Per attuare questa strategia serve un elevata capacità di tracciamento, in modo da identificare rapidamente i focolai. Altrettanto importante è la volontà politica di chiudere rapidamente, non appena pochi casi fanno sospettare una trasmissione fuori controllo. Infine, serve una severa sorveglianza delle frontiere, per evitare la continua “importazione” di casi dall’estero.

Soltanto pochi paesi al mondo hanno tentato e messo in pratica con successo una strategia zero Covid. Cina, Taiwan e Corea del Sud sono gli esempi più citati, ma anche il Vietnam ha adottato una strategia simile, insieme ad Australia, Nuova Zelanda e Giappone.

In Europa si è parlato brevemente di attuare una strategia zero Covid la scorsa primavera, quando la riduzione dei casi aveva reso possibile ipotizzare l’eliminazione del virus. Ma del progetto non si è fatto nulla. Nessun paese ha tentato questa strada, anche perché è difficilmente percorribile in un’area di libera circolazione delle persone senza un accordo internazionale.

+++

_Richiesta di lavoro_
Duplica dal brano sulla strategia zero Covid tutto il testo che va da "Per attuare questa" fino a "Zelanda e Giappone.", senza cambiare nulla.

+++

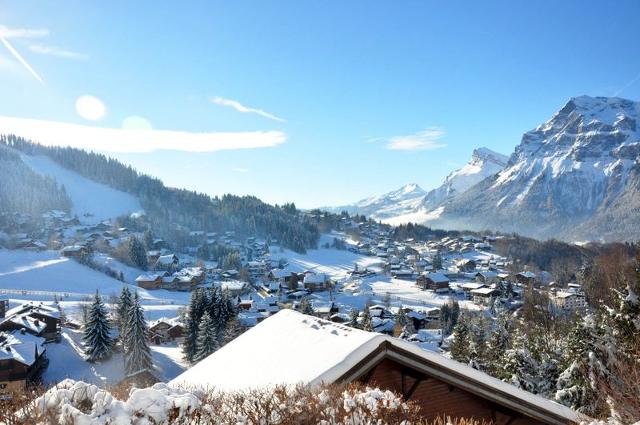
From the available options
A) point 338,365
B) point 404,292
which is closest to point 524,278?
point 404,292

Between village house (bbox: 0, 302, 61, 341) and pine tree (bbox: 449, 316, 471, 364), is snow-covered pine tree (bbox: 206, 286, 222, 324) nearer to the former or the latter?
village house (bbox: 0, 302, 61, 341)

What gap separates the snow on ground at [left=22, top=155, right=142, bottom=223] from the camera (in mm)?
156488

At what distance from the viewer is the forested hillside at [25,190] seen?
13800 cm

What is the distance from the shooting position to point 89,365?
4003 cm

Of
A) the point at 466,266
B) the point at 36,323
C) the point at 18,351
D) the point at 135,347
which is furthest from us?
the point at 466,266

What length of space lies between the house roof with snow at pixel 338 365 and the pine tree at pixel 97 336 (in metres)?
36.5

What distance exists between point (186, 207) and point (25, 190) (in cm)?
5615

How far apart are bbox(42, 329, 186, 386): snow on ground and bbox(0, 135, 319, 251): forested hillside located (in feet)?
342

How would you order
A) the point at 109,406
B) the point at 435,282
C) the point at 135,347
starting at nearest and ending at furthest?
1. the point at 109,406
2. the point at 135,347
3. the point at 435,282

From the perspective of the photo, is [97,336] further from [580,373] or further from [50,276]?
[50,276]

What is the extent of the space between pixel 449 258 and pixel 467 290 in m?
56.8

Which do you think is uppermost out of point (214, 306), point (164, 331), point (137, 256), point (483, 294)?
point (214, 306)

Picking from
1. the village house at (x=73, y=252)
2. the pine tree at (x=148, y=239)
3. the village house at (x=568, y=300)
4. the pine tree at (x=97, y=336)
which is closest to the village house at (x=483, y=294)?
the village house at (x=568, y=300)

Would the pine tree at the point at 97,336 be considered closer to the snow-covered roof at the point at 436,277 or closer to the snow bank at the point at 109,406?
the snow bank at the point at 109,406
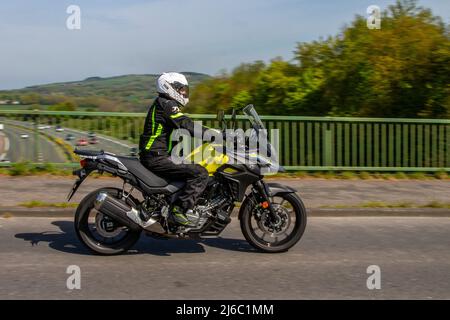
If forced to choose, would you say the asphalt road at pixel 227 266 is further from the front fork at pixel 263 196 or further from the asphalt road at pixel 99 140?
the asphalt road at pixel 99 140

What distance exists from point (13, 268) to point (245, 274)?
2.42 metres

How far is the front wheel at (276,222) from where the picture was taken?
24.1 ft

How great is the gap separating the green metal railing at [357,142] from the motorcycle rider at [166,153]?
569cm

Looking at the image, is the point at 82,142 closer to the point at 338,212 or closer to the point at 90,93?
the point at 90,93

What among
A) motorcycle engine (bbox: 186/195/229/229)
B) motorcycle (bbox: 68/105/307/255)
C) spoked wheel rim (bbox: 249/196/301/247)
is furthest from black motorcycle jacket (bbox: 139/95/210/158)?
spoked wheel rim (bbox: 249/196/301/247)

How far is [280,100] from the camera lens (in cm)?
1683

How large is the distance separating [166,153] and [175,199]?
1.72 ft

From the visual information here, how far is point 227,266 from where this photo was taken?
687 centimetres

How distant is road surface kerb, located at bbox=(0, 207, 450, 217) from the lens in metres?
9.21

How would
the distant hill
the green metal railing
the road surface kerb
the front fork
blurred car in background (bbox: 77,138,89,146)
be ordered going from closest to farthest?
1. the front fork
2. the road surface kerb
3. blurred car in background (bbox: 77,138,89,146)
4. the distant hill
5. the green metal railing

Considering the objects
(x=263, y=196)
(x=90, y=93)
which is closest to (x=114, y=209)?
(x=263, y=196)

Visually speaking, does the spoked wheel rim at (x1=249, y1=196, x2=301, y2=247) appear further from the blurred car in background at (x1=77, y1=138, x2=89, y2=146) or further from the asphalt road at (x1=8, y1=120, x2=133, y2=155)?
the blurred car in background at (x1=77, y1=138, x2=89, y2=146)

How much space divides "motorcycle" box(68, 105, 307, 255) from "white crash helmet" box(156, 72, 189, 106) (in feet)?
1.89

+++

_Risposta finale_
Per attuare questa strategia serve un elevata capacità di tracciamento, in modo da identificare rapidamente i focolai. Altrettanto importante è la volontà politica di chiudere rapidamente, non appena pochi casi fanno sospettare una trasmissione fuori controllo. Infine, serve una severa sorveglianza delle frontiere, per evitare la continua “importazione” di casi dall’estero.

Soltanto pochi paesi al mondo hanno tentato e messo in pratica con successo una strategia zero Covid. Cina, Taiwan e Corea del Sud sono gli esempi più citati, ma anche il Vietnam ha adottato una strategia simile, insieme ad Australia, Nuova Zelanda e Giappone.